Cambodia’s footwear exports rose 25 percent in 2017, while apparel exports rose 8 percent in the course of the same period, in response to the National Bank of Cambodia’s annual report, which attributed the rise partly to increased demand from the U.S.
Vietnam, meanwhile, has enjoyed a foreign-led economic boom for years, attracting billions in investment from corporations resembling Samsung Electronics Co. and Intel Corp. It is transforming itself from an exporter of mostly agricultural goods resembling rice and low into a producing hub for Southeast Asia.
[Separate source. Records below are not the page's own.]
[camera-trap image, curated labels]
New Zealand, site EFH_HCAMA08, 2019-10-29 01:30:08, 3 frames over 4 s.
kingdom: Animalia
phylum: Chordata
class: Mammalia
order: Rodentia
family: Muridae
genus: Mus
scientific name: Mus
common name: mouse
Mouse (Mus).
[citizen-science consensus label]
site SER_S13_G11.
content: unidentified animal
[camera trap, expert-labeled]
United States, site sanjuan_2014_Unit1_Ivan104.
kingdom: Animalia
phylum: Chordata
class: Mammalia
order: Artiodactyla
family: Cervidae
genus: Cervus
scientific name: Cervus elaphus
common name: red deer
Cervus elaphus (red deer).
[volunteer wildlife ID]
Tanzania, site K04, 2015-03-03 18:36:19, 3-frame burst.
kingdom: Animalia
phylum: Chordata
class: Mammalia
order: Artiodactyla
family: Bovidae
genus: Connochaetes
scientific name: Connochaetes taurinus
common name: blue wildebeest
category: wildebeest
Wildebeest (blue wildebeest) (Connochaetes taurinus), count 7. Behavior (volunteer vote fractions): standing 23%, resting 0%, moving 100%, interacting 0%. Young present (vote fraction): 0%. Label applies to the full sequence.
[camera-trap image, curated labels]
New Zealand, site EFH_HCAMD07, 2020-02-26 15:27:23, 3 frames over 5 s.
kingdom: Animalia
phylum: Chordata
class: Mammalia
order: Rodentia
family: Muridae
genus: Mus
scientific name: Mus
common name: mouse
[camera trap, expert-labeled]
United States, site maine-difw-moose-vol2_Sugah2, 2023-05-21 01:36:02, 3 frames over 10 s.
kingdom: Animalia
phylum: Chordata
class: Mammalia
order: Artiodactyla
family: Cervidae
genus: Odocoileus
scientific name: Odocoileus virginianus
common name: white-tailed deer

“The country enjoys relatively low inflation, a stable currency and political stability — all of which help attract foreign investment,” said Adam Sitkoff, executive director of the American Chamber of Commerce in Hanoi. “The opportunities are clear — Vietnam is a country of 95 million people traveling fairly quickly from bicycles to motorcycles to BMWs.”
Even before China and the U.S. escalated trade tensions, Cambodia enjoyed duty-free advantages on products resembling handbags, suitcases and wallets under a U.S. program aimed toward helping low-income countries develop, a designation that the Trump administration has maintained until now.
Beyond the tariff threat, wages in China have risen steadily, while Cambodia stays one among the lowest-cost countries on the planet. According to estimates by Oxford Economics, Cambodia’s labor costs are 1 / 4 of those in China.
‘Not easy’
However, Lamar of the American Apparel & Footwear Association advises caution.
“Unfortunately, the reality is that leaving China is not easy,” he said.
Another reason is that Cambodia’s infrastructure lags far behind China’s. The country’s infrastructure ranked 106th out of 137, behind neighbors Vietnam and Laos, within the World Economic Forum’s Global Competitiveness Report.
Lamar said this might cause difficulties in getting goods in another country.